> **Problems**:
a – From the excerpt on soil profiles, write out the passage that begins at the words "The studied profiles" and stops after the words "respectively (Table 4).".
b – Continue the excerpt on soil chemistry and clay mineralogy with the next part, starting after its last sentence.

> **Source**:

Depth plots of grain size distribution within soil profiles

Table 3 Morphological characteristics of the studied soils

4.2 Chemical properties

The studied profiles represented different patterns of primary CaCO3 distribution. Profile K1 was characterized by the presence of CaCO3 in the Bt, 2BtC1, 2BtC2 and the 2C horizons. The content of CaCO3 ranged from 12.6 to 17.0 g kg−1. The CaCO3 within profile K2 occurred in every horizon, and its content ranged from 1.60 to 92.1 g kg−1, gradually increasing downward through the soil profile. Within profile K3, the CaCO3 content was present only in the 3C horizon (9.87 g kg−1). No CaCO3 was noted in profile K4 (Table 4). Soils K3 and K4 indicated the lowest pH values, in some horizons pointing towards a slight acidic reaction, whereas the soil horizons of K1 and K2 were characterized by neutral and alkaline reactions. The content of TOC and Nt ranged from 3.1 to 133 g kg−1 and from 0.83 to 8.1 g kg−1 respectively (Table 4).

Table 4 Chemical properties of the studied soils

4.3 Clay mineralogy

4.3.1 Clay minerals composition of the studied soil horizons and parent material

Clay fractions separated from all studied soils showed very similar XRD patters. In all fine clays (fractions < 0.2 μm), illite, vermiculite and kaolinite were identified (Fig. 3 ((a, b)). Superstructure reflections and the higher order reflections observed in XRD patterns of Mg-saturated samples at ~ 2.4 nm and 1.2 nm, and at ~ 2.8 nm and ~ 1.4 nm, registered at air-dry conditions and after glycerol solvation (Fig. 3 ((a)) respectively, indicated a presence of partly ordered illite-smectite mixed-layered minerals (i.e. R1 I-S). Bulk clays (i.e. fractions < 2 μm), except illite, vermiculite and R1 I-S, also contained traces of chlorite (Fig. 4). Weak reflections at ~ 0.8 nm, observed in XRD patterns of K-saturated bulk clays registered after heating at 330 °C, most likely indicated a presence of ordered vermiculite-chlorite mixed-layered minerals (i.e. R1 V-Ch, Fig. 5).

Fig. 3
figure 3figure 3

(a) XRD patterns of Mg-saturated fine clays (< 0.2 μm fractions) from soil horizons and parent menilite shale of profile (K1) registered at air-dried conditions and after saturation with glycerol. I illite, K kaolinite, V vermiculite, Ch chlorite, R1 I-S R1 illite-smectite, (b) XRD patterns of K-saturated fine clays (< 0.2 μm fractions) from soil horizons and parent menilite shale of profile (K1) registered after heating at 330 °C. I illite, K kaolinite, Ch chlorite, R1 I-S R1 illite-smectite

Fig. 4
figure 4

XRD patterns of K-saturated bulk clays (< 2 μm fractions) from soil horizons and parent menilite shale of profile (K1) registered after heating at 330 °C. I illite, K kaolinite, Ch chlorite, R1 I-S R1 illite-smectite

Fig. 5
figure 5

XRD patterns of K-saturated bulk clays (< 2 μm fractions) from soil horizon of profile (K1) registered after heating at 330 °C. R1 Ch-V R1 chlorite-vermiculite

Unlike clays separated from soil horizons, clay fractions from the parent material samples showed some diversity. Both fine and bulk clays from the parent material of the K1 profile contained chlorite, highly illitic I-S, vermiculite and only traces of kaolinite (Fig. 3 ((a, b)).

> **Entries**:
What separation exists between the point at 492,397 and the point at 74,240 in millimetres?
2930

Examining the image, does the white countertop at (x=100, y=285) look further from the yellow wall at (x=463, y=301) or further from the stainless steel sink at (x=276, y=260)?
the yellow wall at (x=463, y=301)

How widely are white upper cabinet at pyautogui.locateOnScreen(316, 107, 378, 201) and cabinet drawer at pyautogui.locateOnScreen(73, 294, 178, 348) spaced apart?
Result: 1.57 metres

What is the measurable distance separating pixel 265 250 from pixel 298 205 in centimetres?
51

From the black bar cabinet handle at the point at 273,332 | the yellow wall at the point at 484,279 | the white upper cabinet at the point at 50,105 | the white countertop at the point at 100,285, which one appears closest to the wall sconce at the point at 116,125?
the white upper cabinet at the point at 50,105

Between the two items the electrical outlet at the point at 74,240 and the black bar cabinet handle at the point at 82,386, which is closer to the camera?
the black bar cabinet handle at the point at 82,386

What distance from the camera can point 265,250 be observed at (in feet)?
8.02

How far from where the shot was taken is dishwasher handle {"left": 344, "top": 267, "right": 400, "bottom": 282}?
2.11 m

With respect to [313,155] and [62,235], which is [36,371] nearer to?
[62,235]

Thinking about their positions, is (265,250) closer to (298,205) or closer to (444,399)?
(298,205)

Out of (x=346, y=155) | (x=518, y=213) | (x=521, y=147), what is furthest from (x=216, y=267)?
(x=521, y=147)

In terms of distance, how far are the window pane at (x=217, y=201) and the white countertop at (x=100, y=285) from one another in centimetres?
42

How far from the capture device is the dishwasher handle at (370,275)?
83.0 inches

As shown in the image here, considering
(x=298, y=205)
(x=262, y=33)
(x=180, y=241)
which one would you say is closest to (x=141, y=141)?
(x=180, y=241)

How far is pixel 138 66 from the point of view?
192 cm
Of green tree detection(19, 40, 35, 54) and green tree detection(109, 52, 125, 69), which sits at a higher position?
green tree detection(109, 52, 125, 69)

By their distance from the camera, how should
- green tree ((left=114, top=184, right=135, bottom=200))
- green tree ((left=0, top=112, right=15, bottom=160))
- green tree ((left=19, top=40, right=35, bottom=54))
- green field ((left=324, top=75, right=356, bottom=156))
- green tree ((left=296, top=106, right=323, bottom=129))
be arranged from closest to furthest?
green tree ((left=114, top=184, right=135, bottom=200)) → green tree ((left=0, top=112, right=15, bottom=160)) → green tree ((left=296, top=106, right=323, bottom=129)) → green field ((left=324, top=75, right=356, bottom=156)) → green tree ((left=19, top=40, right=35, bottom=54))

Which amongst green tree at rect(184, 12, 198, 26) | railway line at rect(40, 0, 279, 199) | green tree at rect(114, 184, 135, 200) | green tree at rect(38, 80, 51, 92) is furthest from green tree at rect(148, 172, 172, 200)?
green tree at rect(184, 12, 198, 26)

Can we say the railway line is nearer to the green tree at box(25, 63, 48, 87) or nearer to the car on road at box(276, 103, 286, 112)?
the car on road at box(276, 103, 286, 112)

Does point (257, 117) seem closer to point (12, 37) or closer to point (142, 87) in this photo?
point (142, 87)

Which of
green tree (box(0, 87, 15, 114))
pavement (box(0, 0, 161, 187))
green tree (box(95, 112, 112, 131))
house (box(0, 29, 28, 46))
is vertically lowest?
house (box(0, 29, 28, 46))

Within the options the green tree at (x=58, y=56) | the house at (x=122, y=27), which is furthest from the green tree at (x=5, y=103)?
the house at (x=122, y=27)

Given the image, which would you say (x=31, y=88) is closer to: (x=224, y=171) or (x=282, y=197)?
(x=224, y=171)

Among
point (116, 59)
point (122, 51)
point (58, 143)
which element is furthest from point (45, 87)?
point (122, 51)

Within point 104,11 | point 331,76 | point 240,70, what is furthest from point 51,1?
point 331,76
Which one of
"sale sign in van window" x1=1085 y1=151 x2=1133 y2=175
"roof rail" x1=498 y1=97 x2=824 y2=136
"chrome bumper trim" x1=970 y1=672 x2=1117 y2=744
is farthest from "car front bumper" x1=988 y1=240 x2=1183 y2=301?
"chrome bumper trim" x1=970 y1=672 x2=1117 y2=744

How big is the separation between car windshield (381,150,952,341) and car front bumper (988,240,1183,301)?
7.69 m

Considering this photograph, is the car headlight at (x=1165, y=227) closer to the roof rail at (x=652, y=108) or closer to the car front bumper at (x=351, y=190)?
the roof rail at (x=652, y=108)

> **Task responses**:
a –
The studied profiles represented different patterns of primary CaCO3 distribution. Profile K1 was characterized by the presence of CaCO3 in the Bt, 2BtC1, 2BtC2 and the 2C horizons. The content of CaCO3 ranged from 12.6 to 17.0 g kg−1. The CaCO3 within profile K2 occurred in every horizon, and its content ranged from 1.60 to 92.1 g kg−1, gradually increasing downward through the soil profile. Within profile K3, the CaCO3 content was present only in the 3C horizon (9.87 g kg−1). No CaCO3 was noted in profile K4 (Table 4). Soils K3 and K4 indicated the lowest pH values, in some horizons pointing towards a slight acidic reaction, whereas the soil horizons of K1 and K2 were characterized by neutral and alkaline reactions. The content of TOC and Nt ranged from 3.1 to 133 g kg−1 and from 0.83 to 8.1 g kg−1 respectively (Table 4).

b –
Clays (both bulk and fine) separated from parent material of the K2 and K3 profiles showed XRD patterns very similar to clays from the soils and contained illite, R1 I-S, vermiculite, traces of kaolinite and traces of chlorite and R1 V-Ch, the latter two present in bulk clays (Fig. 4). Illite, R1 I-S, vermiculite and traces of kaolinite and chlorite were identified in fine and bulk clays separated from the parent material of the K4 profile (Fig. 3 ((a, b)).

All studied clays seemed to be dioctahedral, as indicated by the positions of the 060 reflections at ~ 0.151 nm in XRD patterns registered for random powder mounts (Fig. 6).

Fig. 6
figure 6

060 region of XRD patterns registered for randomly oriented powder mounts of Mg air-dried bulk clays (< 2 μm fractions) from K1 profile

Despite the fact that most of the studied clays gave very similar XRD patterns, some general trends of clay minerals distribution within the profiles could be observed, namely a decrease in the amount of chlorite relative to other phases observed towards the top of profile (best seen in soil K1), and an increase in the amount of R1 I-S relative to illite and vermiculite observed towards the top of the profiles (Fig. 7).

Fig. 7
figure 7

Origin of clay minerals and trends among the slope position. Ch chlorite, I-S mixed phase illite-smectite, V vermikulite, I illite, Ch-V mixed phase chlorite-vermiculite, K kaolinite. The clay minerals composition were uniform in each profile; however, two main trends were observed: (i) a decrease in the amount of chlorite relative to other phases observed towards the top of profile, (ii) increase in the amount of R1 I-S relative to illite and vermiculite observed towards the top of profile. Graphic arrangement of the Fig. 7 inspired by Waroszewski et al. (2016)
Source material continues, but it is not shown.